▸ Required task
In every entry below, substitute "sailor" for each occurrence of "crew member" and leave all other text unchanged.

▸ Material for this exercise
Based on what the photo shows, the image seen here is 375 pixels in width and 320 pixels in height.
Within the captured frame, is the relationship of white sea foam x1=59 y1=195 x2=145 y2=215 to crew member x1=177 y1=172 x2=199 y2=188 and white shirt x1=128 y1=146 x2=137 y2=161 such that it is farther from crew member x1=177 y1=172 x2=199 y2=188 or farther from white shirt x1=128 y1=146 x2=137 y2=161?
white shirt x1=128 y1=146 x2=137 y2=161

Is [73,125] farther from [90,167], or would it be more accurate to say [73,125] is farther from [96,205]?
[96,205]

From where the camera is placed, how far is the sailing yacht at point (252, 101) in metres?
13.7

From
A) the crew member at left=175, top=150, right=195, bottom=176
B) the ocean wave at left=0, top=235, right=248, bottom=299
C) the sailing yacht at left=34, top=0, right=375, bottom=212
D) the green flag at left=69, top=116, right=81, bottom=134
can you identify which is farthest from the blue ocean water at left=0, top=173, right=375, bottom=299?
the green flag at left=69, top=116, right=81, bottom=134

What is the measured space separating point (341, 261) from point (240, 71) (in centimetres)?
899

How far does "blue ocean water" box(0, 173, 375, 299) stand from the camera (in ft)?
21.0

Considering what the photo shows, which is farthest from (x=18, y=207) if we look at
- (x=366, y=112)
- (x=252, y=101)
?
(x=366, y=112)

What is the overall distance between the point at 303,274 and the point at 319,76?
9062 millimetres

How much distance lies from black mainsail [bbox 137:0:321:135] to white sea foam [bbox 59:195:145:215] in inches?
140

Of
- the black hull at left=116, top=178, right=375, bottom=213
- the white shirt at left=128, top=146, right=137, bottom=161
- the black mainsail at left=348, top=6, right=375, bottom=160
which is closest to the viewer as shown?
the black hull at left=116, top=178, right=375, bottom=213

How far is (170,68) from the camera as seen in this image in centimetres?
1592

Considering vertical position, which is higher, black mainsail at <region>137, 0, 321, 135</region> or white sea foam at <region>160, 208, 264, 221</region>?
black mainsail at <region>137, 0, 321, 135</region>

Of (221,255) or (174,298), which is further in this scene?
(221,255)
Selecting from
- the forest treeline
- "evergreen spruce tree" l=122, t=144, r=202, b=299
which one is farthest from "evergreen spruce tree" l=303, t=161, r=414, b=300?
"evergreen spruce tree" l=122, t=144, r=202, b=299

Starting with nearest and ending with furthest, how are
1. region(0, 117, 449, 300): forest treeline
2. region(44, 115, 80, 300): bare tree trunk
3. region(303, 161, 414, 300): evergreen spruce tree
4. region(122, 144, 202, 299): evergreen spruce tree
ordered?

▸ The completed task
Based on what the photo shows, the image seen here is 375 pixels in width and 320 pixels in height.
Within the captured frame, is the relationship of white sea foam x1=59 y1=195 x2=145 y2=215 to sailor x1=177 y1=172 x2=199 y2=188 and white shirt x1=128 y1=146 x2=137 y2=161 such that it is farther from sailor x1=177 y1=172 x2=199 y2=188 or farther from white shirt x1=128 y1=146 x2=137 y2=161?
white shirt x1=128 y1=146 x2=137 y2=161

Is [73,125] farther from [90,167], or would it be more accurate to say [73,125] is farther from [96,205]?
[96,205]

From where the camera is placed, how far is the sailing yacht at point (252, 101) in metres?
13.7

From
A) the sailor at left=175, top=150, right=195, bottom=176
B) the ocean wave at left=0, top=235, right=248, bottom=299
C) the sailing yacht at left=34, top=0, right=375, bottom=212
D) the green flag at left=69, top=116, right=81, bottom=134
can you identify which is farthest from the blue ocean water at left=0, top=173, right=375, bottom=299?
the green flag at left=69, top=116, right=81, bottom=134

What is the measured space separating point (341, 261) from point (240, 71) (in centimetres)?
899

How far does "blue ocean water" box(0, 173, 375, 299) stand from the camera (in ft)?
21.0

Considering what the photo shows, which is farthest from (x=18, y=207) if we look at
- (x=366, y=112)
- (x=252, y=101)
?
(x=366, y=112)

What is the overall distance between the point at 303,274 and the point at 319,76?
9062 millimetres

How much distance lies from black mainsail [bbox 137:0:321:135] to white sea foam [bbox 59:195:145:215] in inches?
140

Of
- the black hull at left=116, top=178, right=375, bottom=213
- the white shirt at left=128, top=146, right=137, bottom=161
- the black mainsail at left=348, top=6, right=375, bottom=160
which is closest to the viewer as shown?
the black hull at left=116, top=178, right=375, bottom=213

How far is (170,68) from the camera as seen in this image in centimetres?
1592

Considering vertical position, which is higher, black mainsail at <region>137, 0, 321, 135</region> or white sea foam at <region>160, 208, 264, 221</region>?
black mainsail at <region>137, 0, 321, 135</region>

Of (221,255) or (174,298), which is further in this scene?
(221,255)
Selecting from
- the forest treeline
- "evergreen spruce tree" l=122, t=144, r=202, b=299
which one is farthest from "evergreen spruce tree" l=303, t=161, r=414, b=300?
"evergreen spruce tree" l=122, t=144, r=202, b=299

Starting with nearest and ending with furthest, how are
1. region(0, 117, 449, 300): forest treeline
2. region(44, 115, 80, 300): bare tree trunk
3. region(303, 161, 414, 300): evergreen spruce tree
4. region(122, 144, 202, 299): evergreen spruce tree
ordered?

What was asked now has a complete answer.